**AUFGABE:** Erkläre in ein bis drei Sätzen anhand des Seitentexts, warum die Sitzungswoche des Hessischen Landtags munterer als sonst begann.

**SEITENTEXT:**

━━━━━━━━━━━━━━━━

Von Generation zu Generation

02.06.2017

Die vergangene Sitzungswoche des Hessischen Landtags startete sehr viel munterer als sonst: traditionsgemäß waren das Hessentagspaar und der Bürgermeister der Hessentagsstadt – in diesem Jahr Rüsselsheim – zu Gast. Weniger munter ging es jedoch bei den Debatten danach zu, denn die Abgeordneten diskutierten über alle Generationen: über frühkindliche Bildung, über die Belastungssituation der hessischen Lehrkräfte und über die Herausforderungen in der Seniorenpolitik.

Landesregierung muss „maaslosen Maulkorb“ stoppen

Freiheit geht oft schleichend verloren – so begeht Bundesjustizminister Heiko Maas aktuell wider besseren Wissens Verfassungsbruch. Mit seinem Entwurf eines Netzdurchsetzungsgesetzes will er Hasskommentare und strafbare Falschnachrichten in sozialen Netzwerken bekämpfen, indem er die Betreiber zu privaten Schiedsinstanzen mit weitreichenden Entscheidungsbefugnissen macht. Das Gesetz würde nicht nur dazu führen, dass das übermäßige Löschen von beanstandeten Inhalten befördert und die Meinungsfreiheit verletzt würde – vor allem würde es gegen das Rechtsstaatsprinzip verstoßen. „Die Feststellung  der Rechtswidrigkeit von Hasskommentaren und Falschnachrichten ist eine originär staatliche Aufgabe und kann nicht auf private Anbieter abgewälzt werden“, hob Nicola Beer in ihrer Rede im Rahmen der von der FDP-Fraktion beantragten Aktuellen Stunde zu diesem Thema hervor. Vor diesem Hintergrund forderte sie die hessische Landesregierung auf, „dem Verfassungsbruch“ konsequent entgegenzutreten und den Gesetzentwurf im Bundesrat abzulehnen: „Dieser unsägliche Entwurf muss gestoppt werden. Die aktuell vollkommen überhastete Beratung ist der Bedeutung des Themas keineswegs angemessen“, verlangte Beer. Um Hasskommentare und strafbare Falschnachrichten in sozialen Netzwerken effektiv zu bekämpfen, forderte sie eine bessere Ausstattung für Polizei und Justiz, so dass diese schnell und wirksam auf Strafrechtsverstöße reagieren könnten. Zusammen mit den Jugendschutzstellen seien die Landesmedienanstalten hervorragend geeignet, auf eine zügige Löschung strafbarer Inhalte hinzuwirken.

━━━━━━━━━━━━━━━━

**GEGEBENE ANGABEN:**
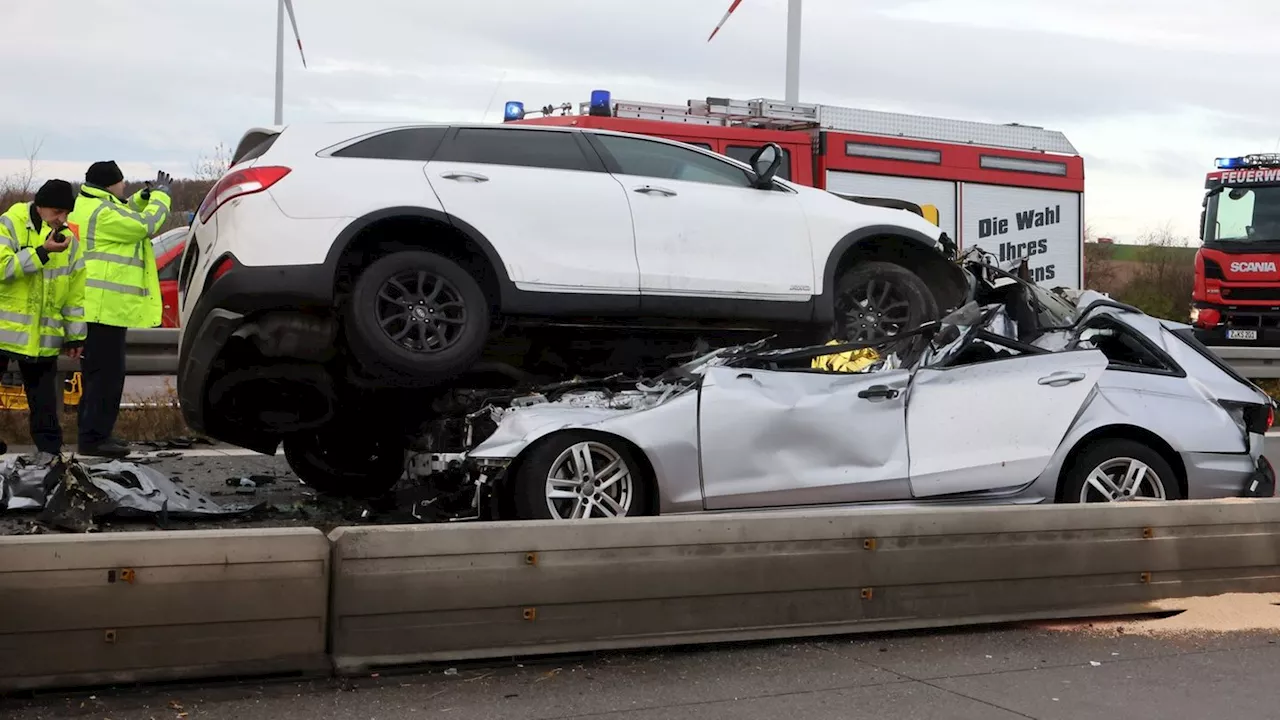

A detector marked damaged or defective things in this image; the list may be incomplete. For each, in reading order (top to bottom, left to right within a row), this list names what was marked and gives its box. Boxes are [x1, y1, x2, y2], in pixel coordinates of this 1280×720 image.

silver crashed car [455, 260, 1274, 517]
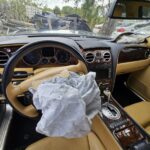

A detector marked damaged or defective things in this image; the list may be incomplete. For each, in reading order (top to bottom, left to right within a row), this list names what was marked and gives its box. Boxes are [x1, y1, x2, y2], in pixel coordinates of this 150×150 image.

━━━━━━━━━━━━━━━━

**LÖSUNG:** Das Hessentagspaar und der Bürgermeister der Hessentagsstadt waren traditionsgemäß zu Gast. In diesem Jahr war Rüsselsheim die Hessentagsstadt.